With Windows CE .NET 4.2 I worked on a sample XML Web Service written in native code (an ATL/COM object written in eMbedded Visual C++ 4.0) - once the ATL/COM object was complete I needed a way to generate the WSDL/WSML files - the Windows CE product ships with a command line based application to generate the WSDL and WSML files, this is called wsdlstb_ce - it's a command line tool that takes the following parameters...

1wsdlstb_ce [-U] [-P{CLSID}PROGID] [-I Interfacename] [-I Interfacename::method1,method2...] COMObjectPath ASPListenerURI WSDLFilePath

Pretty neat huh? - don't you just love typing GUID's into a command line tool ? - so I wrote the CEWSDLGen application (the source ships with Windows CE 4.2 - C:\WINCE420\PUBLIC\SERVERS\SDK\SAMPLES\SOAP\UTILS) - this is a C# application that parses the .RGS file of the eMbedded Visual C++ project to pull out all the information needed to generate the WSDL and WSML files - at the same time the tool also generates the .CEC file needed to include the ATL/COM object into the o/s, and included the o/s dependencies needed to support the XML web service (ATL/COM, SOAP toolkit, HTTPD Web Server etc...), but wait, there's more... the application also created the .BIB, .DAT, and .REG file needed to host the ATL/COM object in the o/s - (the most useful of which is the .REG file, after all, you want the ATL/COM object to be registered at boot time, right?).
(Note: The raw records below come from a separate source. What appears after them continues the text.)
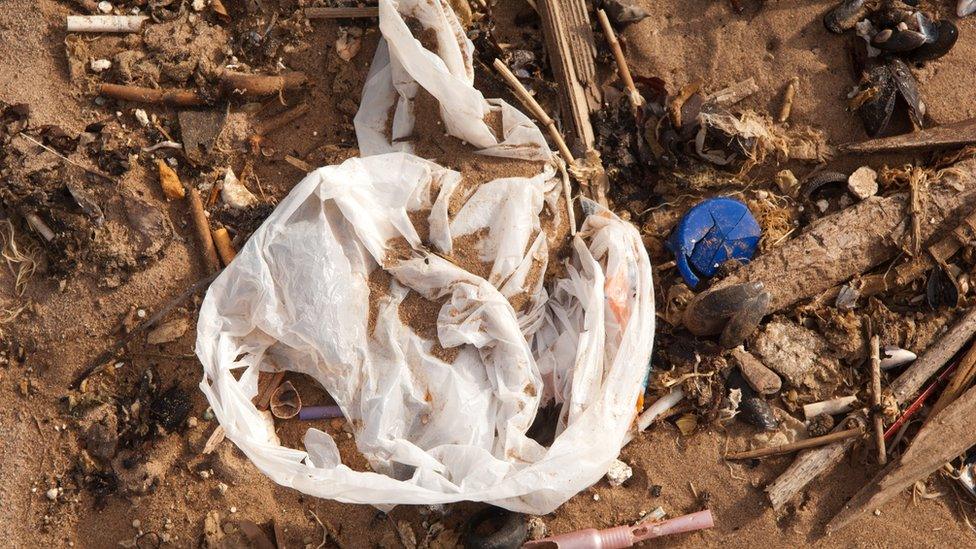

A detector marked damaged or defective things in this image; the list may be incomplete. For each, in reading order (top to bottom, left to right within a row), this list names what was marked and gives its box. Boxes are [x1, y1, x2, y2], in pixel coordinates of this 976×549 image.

broken straw [524, 508, 712, 544]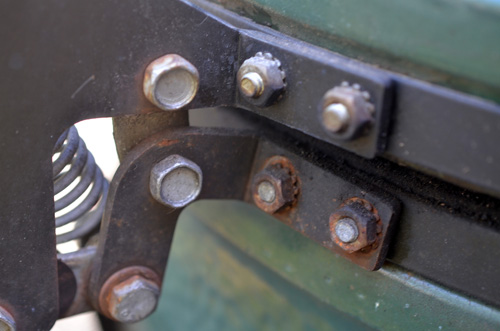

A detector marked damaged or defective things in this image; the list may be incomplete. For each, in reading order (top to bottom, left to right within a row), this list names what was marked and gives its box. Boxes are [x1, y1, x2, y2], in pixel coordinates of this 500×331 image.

rusty bolt [143, 54, 199, 111]
bolt with rust streak [143, 54, 199, 111]
bolt with rust streak [237, 51, 286, 107]
rusty bolt [237, 52, 286, 107]
rusty bolt [320, 82, 376, 141]
bolt with rust streak [320, 82, 376, 141]
bolt with rust streak [149, 155, 202, 208]
rusty bolt [252, 157, 298, 214]
bolt with rust streak [252, 158, 298, 215]
bolt with rust streak [328, 197, 378, 254]
rusty bolt [330, 197, 380, 254]
rusty bolt [101, 268, 162, 324]
bolt with rust streak [101, 268, 162, 324]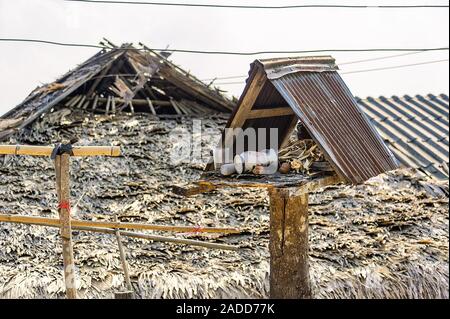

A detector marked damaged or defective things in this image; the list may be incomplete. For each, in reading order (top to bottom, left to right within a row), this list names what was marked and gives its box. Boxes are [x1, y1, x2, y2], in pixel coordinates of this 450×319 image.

rusty corrugated metal roof [214, 56, 400, 184]
broken bamboo stick [0, 216, 239, 251]
broken bamboo stick [0, 215, 241, 235]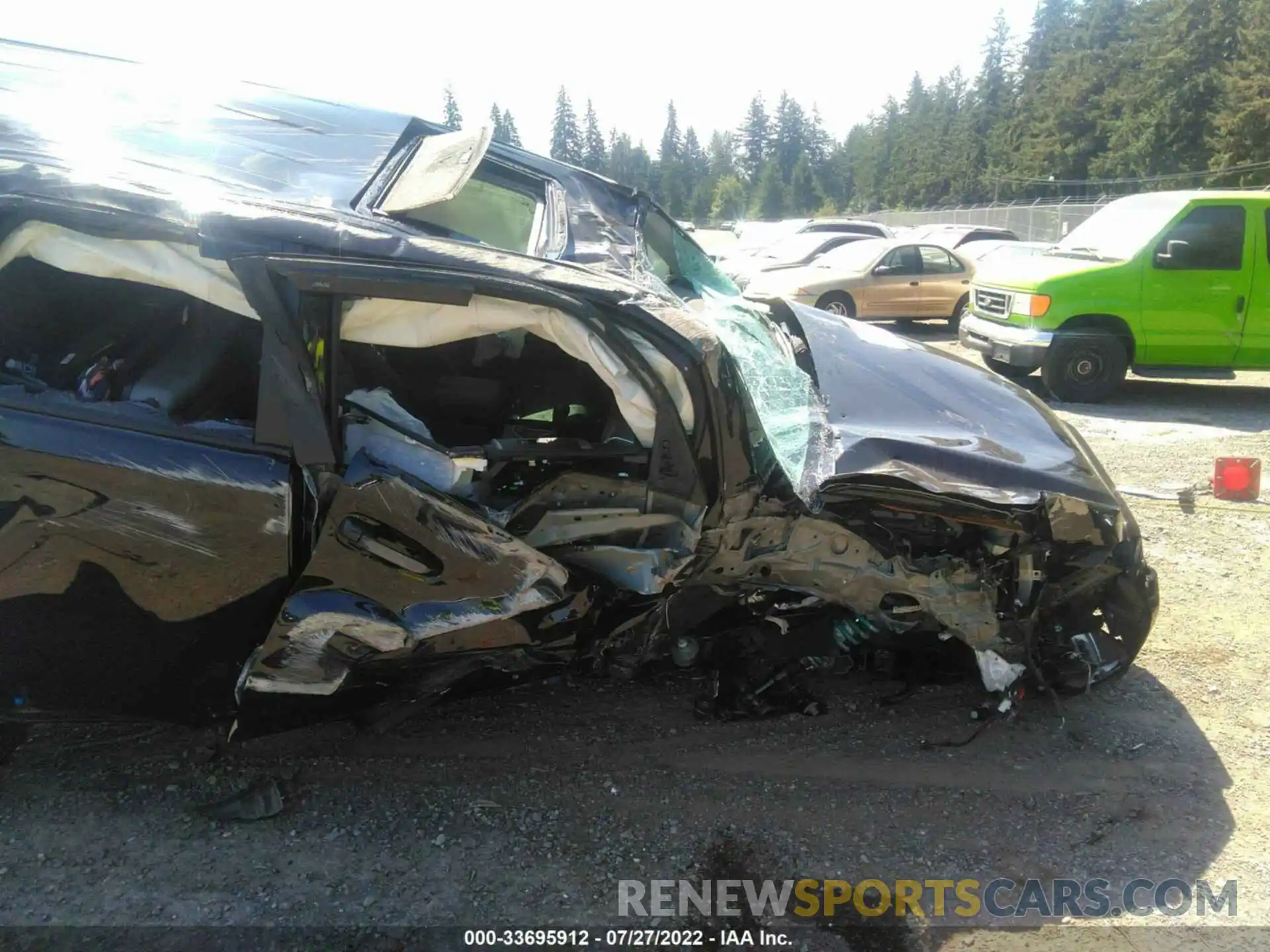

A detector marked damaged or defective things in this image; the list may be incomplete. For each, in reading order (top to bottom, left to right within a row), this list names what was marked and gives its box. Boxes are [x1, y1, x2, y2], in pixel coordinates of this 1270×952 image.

crumpled hood [970, 250, 1122, 290]
crushed front end of suv [0, 42, 1158, 736]
wrecked black suv [0, 40, 1163, 736]
crumpled hood [787, 305, 1127, 515]
torn sheet metal [696, 518, 1000, 654]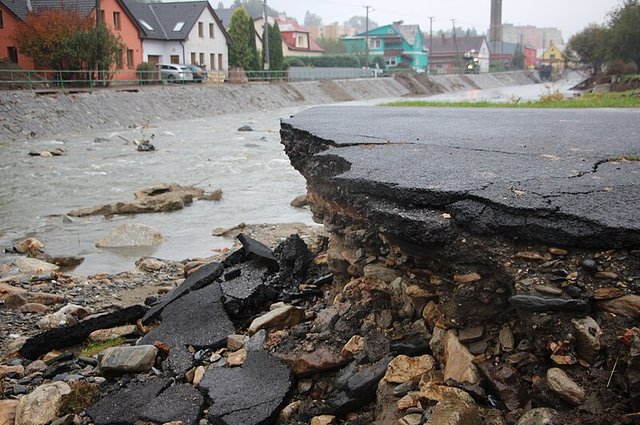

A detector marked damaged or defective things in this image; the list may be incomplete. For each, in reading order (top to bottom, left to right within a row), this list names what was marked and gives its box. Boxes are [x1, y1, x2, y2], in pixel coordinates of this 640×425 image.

cracked asphalt [282, 104, 640, 247]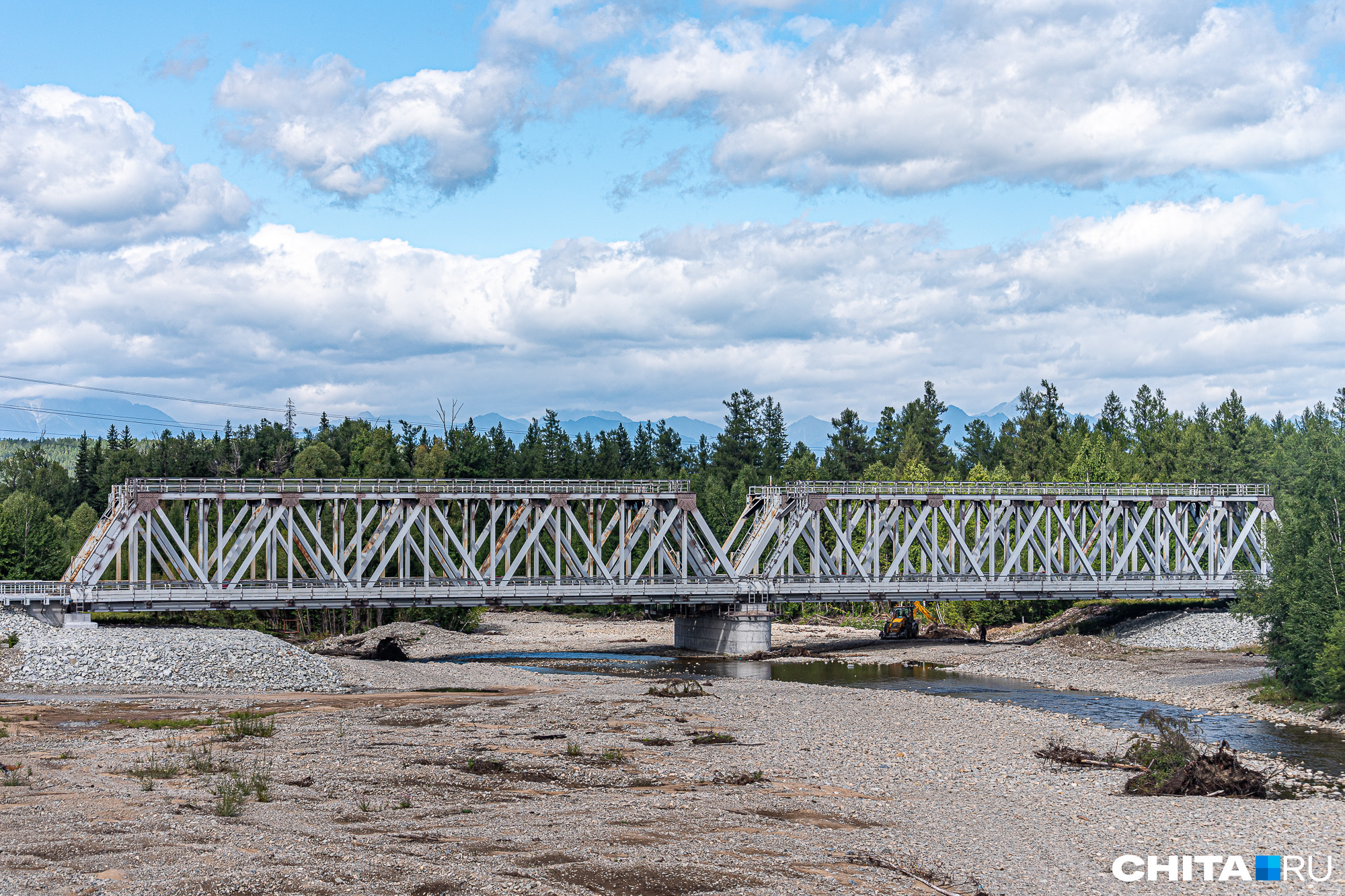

Windows CE 5.0 totally changes the build system for Windows CE - previously the IDE and command line were two different systems, now, the build system for the command line and for the IDE are one in the same, this changes the way that CEC files work, in Windows CE .NET 4.2 the CEC file could contain build information and also pull in additional dependencies, this is not the case for Windows CE 5.0 - the .CEC file simply points to the build folder for the project - the project now uses a sources file to determine what needs to be built, so I'm now working on a new version of the CEWSDLGen tool for Windows CE 5.0.

You will also notice that the name of the product has changed from Windows CE .NET 4.2, to Windows CE 5.0, the .NET has been dropped from the name - having .NET in the name was somewhat confusing - some customers thought that you could only program apps for the o/s using managed application devleopment, this was not the case, Windows CE still exposes Win32, you can write applications in C++ (Win32, MFC, ATL), or managed applicaiton development in C# or VB. The .NET Compact Framework is still included with Windows CE 5.0, so if you want to write managed applications, that's fine.